The apartment is in the fifteenth arrondissement. My French is very rudimentary (merci, bonjour, etc) but I am working on it. This trip is very spur of the moment, so I am trying to practice some French every day with a friend who speaks fairly good French. I’ve already been told my French sounds like I’m from Alabama (I’m a Bostonian) and they didn’t mean this in a good way. Oh, well.

Thanks for watching my video blog, I’m having a good time with it!

I think I’d like to stay in Paris most of the trip, and I’ll go anywhere on the Metro. I live in NY so public transportation is …… oh, wait let me use a French phrase here……. de riguer. I would like to take a train out to a pretty town where I don’t have to rent a car and maybe stay overnight and drink some great wine.

I’m still working out the food budget, I’ll post it when I have my math figured out.

● **Request 1**
In the Paris trip post, rewrite the part that opens with the words containing "I think I’d" and closes with "some great wine.", swapping "Metro" for "subway".
● **Request 2**
Pull out every line of the entries that contains the string "traffic".
The Paris trip post and the entries that follow it come from unrelated sources.

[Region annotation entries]
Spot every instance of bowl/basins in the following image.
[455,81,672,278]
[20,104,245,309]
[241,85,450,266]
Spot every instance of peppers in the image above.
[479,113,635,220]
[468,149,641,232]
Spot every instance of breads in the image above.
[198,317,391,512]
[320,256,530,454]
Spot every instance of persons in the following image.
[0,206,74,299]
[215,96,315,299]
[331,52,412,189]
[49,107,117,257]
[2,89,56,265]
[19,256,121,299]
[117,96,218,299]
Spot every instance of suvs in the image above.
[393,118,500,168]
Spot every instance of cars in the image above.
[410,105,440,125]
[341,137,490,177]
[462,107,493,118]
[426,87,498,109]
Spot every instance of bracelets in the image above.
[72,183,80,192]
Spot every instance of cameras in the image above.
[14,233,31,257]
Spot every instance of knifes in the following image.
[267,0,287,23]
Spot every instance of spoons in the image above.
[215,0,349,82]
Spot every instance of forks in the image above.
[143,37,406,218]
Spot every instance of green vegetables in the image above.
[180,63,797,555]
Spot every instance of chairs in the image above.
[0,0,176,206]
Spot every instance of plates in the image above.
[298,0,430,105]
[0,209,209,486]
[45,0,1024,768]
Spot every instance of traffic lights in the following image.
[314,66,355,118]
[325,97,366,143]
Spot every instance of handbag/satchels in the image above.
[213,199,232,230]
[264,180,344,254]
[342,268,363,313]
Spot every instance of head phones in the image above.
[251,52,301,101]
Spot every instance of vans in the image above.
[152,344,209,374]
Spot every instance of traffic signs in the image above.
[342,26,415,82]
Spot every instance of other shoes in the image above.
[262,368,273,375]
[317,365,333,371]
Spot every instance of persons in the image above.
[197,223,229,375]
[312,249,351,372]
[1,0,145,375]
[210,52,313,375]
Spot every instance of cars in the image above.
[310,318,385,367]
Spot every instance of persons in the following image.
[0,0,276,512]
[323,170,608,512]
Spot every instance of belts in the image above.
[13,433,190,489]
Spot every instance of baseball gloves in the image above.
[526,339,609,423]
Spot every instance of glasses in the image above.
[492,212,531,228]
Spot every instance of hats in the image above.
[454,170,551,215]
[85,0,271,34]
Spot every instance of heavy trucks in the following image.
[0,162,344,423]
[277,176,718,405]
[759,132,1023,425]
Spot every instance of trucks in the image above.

● **Exercise solution 1**
I think I’d like to stay in Paris most of the trip, and I’ll go anywhere on the subway. I live in NY so public transportation is …… oh, wait let me use a French phrase here……. de riguer. I would like to take a train out to a pretty town where I don’t have to rent a car and maybe stay overnight and drink some great wine.

● **Exercise solution 2**
Spot every instance of traffic lights in the following image.
Spot every instance of traffic signs in the image above.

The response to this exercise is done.